Your income-earning potential is your most valuable asset. Your income guarantees that the bills are paid, college tuitions provided, your family's lifestyle maintained. Here are two ways to help protect your income-earning potential:
- Did You Know...?
Investing is not the best way to protect your income. Even investing substantial assets might not guarantee your family's financial security for life. Not all assets are liquid, capable of generating income. It may not be practical to convert your home, autos, and other possessions into income-generating assets.
Life insurance is one of the most effective tools for replacing lost income, as it can deliver a designated amount of money to your beneficiary, generally income-tax-free, at the very time it is needed most.
To determine how much is enough, you first need to determine your net worth. Here is a simplified rule-of-thumb way to calculate how much you are worth as a "money machine" to your family: simply multiply your present annual income by the number of years until you plan to retire.
For example, if you are 38 years old, plan to retire at 65 and have a current annual income of $45,000, your value is $1,215,000 ($45,000 x 27 years to retirement). This is your minimum financial value, based on the assumption that you live and remain healthy. It does not factor in (1) inflation or (2) real dollar increases in your income over time. So, your actual value is probably a great deal higher! Still, this amount does give you some idea just how much you are worth to your family.
When estimating a ballpark figure of coverage needs, there are other facts to consider:
- When factoring in existing coverage, be careful about including employer-sponsored insurance when calculating your needs. It may end with your employment if you change jobs, leaving you underinsured.
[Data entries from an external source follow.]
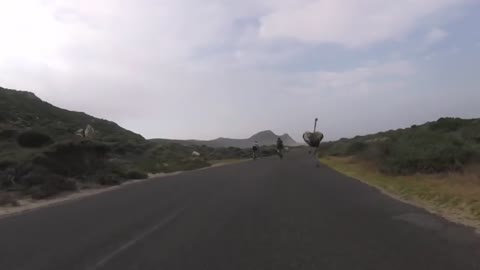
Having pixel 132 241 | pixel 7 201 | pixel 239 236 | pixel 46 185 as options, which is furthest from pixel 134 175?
pixel 239 236

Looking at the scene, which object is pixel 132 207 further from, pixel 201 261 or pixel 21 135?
pixel 21 135

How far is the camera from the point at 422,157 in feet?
74.7

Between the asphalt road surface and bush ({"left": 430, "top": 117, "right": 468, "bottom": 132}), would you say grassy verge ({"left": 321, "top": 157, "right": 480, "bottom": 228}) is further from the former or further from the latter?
bush ({"left": 430, "top": 117, "right": 468, "bottom": 132})

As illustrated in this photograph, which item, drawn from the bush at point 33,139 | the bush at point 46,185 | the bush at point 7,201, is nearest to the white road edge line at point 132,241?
the bush at point 7,201

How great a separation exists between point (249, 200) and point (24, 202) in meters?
7.98

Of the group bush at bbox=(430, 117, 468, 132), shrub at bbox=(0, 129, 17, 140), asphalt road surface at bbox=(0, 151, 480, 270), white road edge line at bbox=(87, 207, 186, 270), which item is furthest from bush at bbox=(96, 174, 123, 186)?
bush at bbox=(430, 117, 468, 132)

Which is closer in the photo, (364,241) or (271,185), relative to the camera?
(364,241)

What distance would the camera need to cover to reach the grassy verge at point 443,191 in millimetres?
12461

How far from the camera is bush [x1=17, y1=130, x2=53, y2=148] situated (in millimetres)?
38250

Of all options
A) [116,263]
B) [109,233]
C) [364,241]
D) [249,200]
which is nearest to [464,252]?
[364,241]

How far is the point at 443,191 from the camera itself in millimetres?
15953

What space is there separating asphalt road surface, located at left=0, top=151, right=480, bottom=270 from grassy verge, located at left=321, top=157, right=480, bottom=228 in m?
0.70

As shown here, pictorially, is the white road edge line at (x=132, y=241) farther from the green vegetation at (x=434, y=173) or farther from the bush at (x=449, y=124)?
the bush at (x=449, y=124)

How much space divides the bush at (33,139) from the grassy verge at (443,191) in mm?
24852
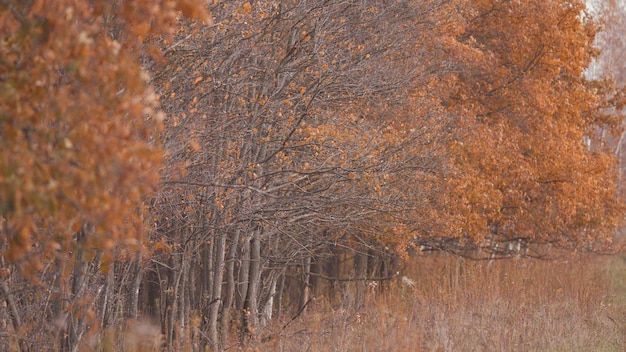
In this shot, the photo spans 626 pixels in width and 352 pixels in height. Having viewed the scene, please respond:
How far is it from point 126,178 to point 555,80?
15.8 metres

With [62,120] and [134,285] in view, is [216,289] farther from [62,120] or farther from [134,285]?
[62,120]

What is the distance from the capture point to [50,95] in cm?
354

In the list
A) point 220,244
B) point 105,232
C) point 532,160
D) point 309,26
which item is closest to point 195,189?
point 220,244

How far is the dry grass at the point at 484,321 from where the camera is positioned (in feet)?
29.3

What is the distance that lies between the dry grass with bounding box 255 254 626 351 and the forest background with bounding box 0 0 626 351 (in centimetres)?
5

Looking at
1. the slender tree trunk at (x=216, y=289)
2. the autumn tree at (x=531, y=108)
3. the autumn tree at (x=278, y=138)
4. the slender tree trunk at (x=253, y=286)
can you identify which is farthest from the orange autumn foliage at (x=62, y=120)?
the autumn tree at (x=531, y=108)

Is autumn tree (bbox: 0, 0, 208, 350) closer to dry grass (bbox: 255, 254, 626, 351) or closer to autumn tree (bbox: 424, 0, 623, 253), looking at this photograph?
dry grass (bbox: 255, 254, 626, 351)

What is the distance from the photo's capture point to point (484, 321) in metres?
10.3

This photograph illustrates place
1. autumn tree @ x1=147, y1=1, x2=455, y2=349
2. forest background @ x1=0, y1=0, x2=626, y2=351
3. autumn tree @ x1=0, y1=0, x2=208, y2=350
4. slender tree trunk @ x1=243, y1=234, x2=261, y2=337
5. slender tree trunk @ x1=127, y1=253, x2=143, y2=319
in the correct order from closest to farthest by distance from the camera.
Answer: autumn tree @ x1=0, y1=0, x2=208, y2=350 < forest background @ x1=0, y1=0, x2=626, y2=351 < autumn tree @ x1=147, y1=1, x2=455, y2=349 < slender tree trunk @ x1=127, y1=253, x2=143, y2=319 < slender tree trunk @ x1=243, y1=234, x2=261, y2=337

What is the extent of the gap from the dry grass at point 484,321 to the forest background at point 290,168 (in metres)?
0.05

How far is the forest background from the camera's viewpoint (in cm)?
352

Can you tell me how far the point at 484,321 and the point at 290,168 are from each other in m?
3.01

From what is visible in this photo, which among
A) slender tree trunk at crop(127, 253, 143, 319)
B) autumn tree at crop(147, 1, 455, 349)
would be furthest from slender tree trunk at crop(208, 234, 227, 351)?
slender tree trunk at crop(127, 253, 143, 319)

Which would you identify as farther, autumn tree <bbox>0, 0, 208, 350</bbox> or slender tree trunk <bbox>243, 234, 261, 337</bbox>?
slender tree trunk <bbox>243, 234, 261, 337</bbox>
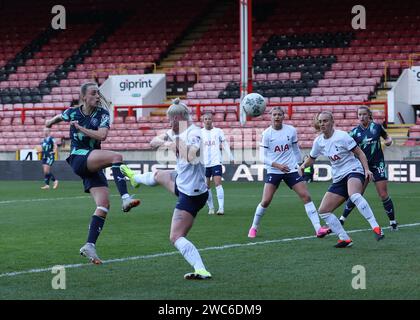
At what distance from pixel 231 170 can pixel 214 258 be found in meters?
20.8

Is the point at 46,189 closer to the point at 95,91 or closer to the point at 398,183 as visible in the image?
the point at 398,183

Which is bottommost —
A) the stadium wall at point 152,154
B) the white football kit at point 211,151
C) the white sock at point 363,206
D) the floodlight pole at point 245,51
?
the stadium wall at point 152,154

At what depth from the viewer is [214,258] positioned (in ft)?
39.0

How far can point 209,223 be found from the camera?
56.6 ft

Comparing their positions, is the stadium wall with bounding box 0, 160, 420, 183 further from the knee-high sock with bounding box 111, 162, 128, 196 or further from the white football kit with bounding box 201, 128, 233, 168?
the knee-high sock with bounding box 111, 162, 128, 196

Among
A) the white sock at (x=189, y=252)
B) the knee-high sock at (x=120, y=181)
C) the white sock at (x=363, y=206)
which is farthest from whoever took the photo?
the white sock at (x=363, y=206)

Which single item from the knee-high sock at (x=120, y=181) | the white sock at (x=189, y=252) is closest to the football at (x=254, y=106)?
the knee-high sock at (x=120, y=181)

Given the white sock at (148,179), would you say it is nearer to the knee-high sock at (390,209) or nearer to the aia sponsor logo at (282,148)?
the aia sponsor logo at (282,148)

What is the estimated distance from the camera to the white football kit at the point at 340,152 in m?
13.5

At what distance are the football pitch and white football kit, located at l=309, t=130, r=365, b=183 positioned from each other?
3.41 feet

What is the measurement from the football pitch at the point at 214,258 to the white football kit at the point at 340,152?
104 centimetres

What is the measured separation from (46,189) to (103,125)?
1873 centimetres

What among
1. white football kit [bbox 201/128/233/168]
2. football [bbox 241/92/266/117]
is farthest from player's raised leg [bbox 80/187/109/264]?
white football kit [bbox 201/128/233/168]
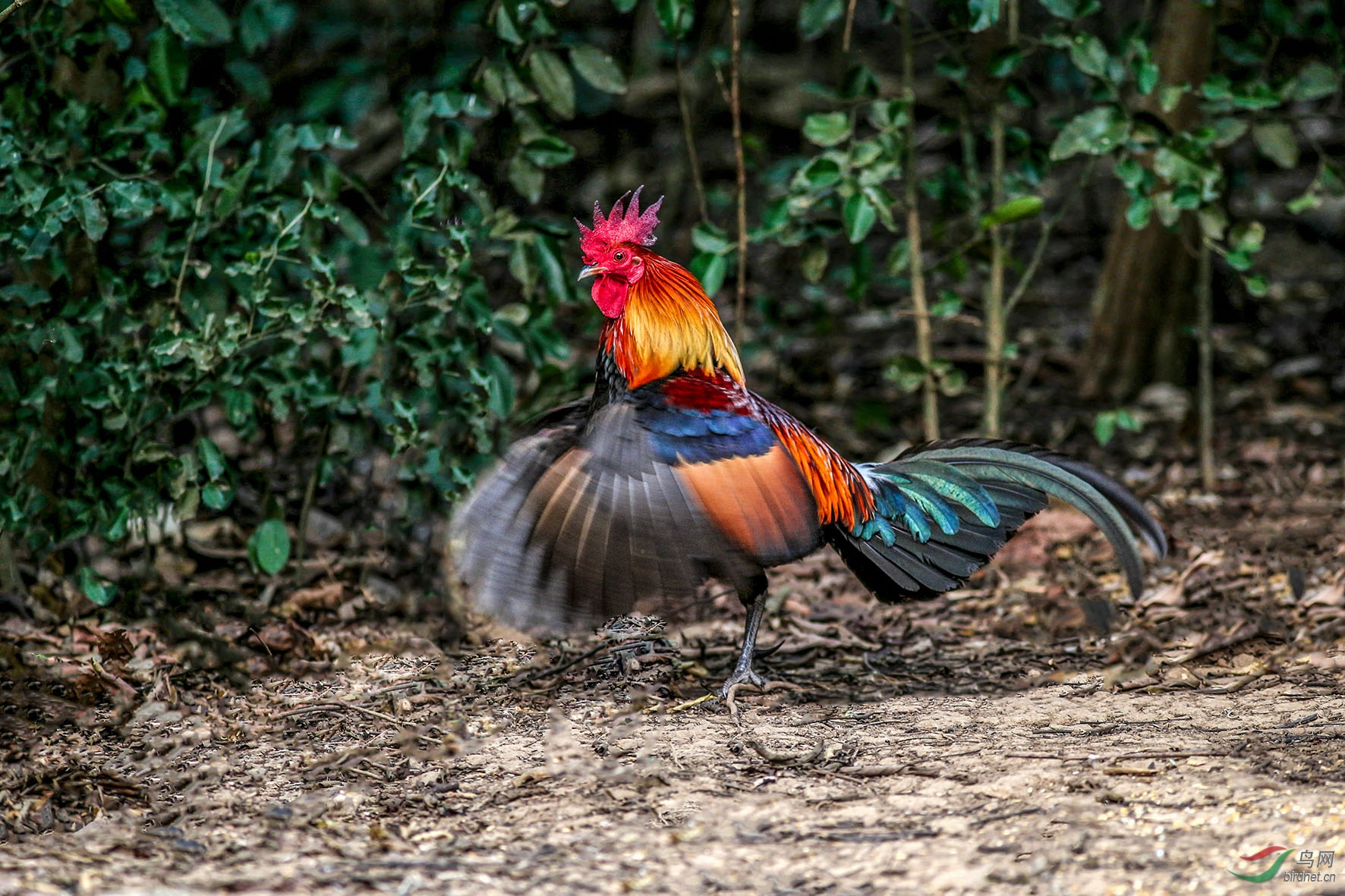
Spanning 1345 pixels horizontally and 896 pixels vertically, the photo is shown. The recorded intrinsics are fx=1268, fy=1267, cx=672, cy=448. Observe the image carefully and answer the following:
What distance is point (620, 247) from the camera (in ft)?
14.1

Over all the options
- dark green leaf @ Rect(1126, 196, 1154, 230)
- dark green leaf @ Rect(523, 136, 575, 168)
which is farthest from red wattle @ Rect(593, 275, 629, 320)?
dark green leaf @ Rect(1126, 196, 1154, 230)

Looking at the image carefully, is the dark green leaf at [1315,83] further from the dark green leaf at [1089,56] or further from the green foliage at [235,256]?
the green foliage at [235,256]

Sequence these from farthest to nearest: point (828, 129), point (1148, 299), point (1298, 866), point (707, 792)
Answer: point (1148, 299)
point (828, 129)
point (707, 792)
point (1298, 866)

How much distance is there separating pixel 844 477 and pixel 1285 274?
5.78 metres

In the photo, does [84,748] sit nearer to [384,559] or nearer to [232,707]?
[232,707]

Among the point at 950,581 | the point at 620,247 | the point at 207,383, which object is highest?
the point at 620,247

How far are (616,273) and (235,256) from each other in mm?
1378

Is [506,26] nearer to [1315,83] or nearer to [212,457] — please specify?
[212,457]

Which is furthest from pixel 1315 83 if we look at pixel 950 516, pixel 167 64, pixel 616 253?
pixel 167 64

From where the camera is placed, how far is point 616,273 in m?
4.29

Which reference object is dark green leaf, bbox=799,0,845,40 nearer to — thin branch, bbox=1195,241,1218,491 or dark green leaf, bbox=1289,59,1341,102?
dark green leaf, bbox=1289,59,1341,102

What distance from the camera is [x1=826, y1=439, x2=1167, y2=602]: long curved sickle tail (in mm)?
4172

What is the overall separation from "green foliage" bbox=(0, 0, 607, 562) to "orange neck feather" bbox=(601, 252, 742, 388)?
678mm

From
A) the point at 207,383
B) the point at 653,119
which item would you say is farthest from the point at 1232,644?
the point at 653,119
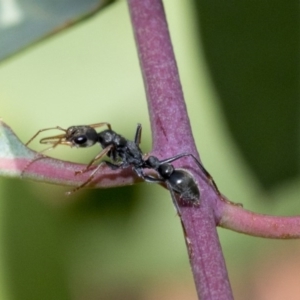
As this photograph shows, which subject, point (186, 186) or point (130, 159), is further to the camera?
point (130, 159)

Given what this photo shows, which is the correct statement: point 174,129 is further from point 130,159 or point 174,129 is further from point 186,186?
point 130,159

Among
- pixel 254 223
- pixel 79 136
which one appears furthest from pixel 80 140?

- Be wary of counting term life insurance when adding up your total coverage. Term insurance provides protection for a limited number of years. However, in some cases, it may expire and not be available when needed.
- If you have a child with special needs or a disabled spouse, you may need life insurance to provide lifelong income, not just for a limited number of years.
- If you have excessive debts or higher education bills on the horizon, you may need more coverage than the formula indicates.
- Taxes, appreciation, and inflation.
- If there are other sources of income available, your needs may need lower.
Disability Income Insurance
When protecting your income-earning potential, make sure to think about disability. What would happen to your family if you become disabled and were unable to work? The risk of disability - as well as the potential cost - is simply too great to ignore. (Products available through one or more carriers not affiliated with New York Life; dependent on carrier authorization and product availability in your state or locality.)
If you become disabled, here are five possible ways to manage financially:
- Tap into savings. But how long will the funds last? You could use up in a few short months assets that took years to accumulate.
- Borrow. But who will lend you the money? Even family and friends can only help so much. This is a short-term and potentially short-sighted solution.
- Sell assets. But if you have the assets to sell, what price will you get for them? Will you sell your home? Your cars?
- Count on Social Security. But will your claim be approved and, if so, how much will you receive?
- Transfer the risk to an insurance company. We recommend option #5. It's cheaper, safer, and smarter in the long run.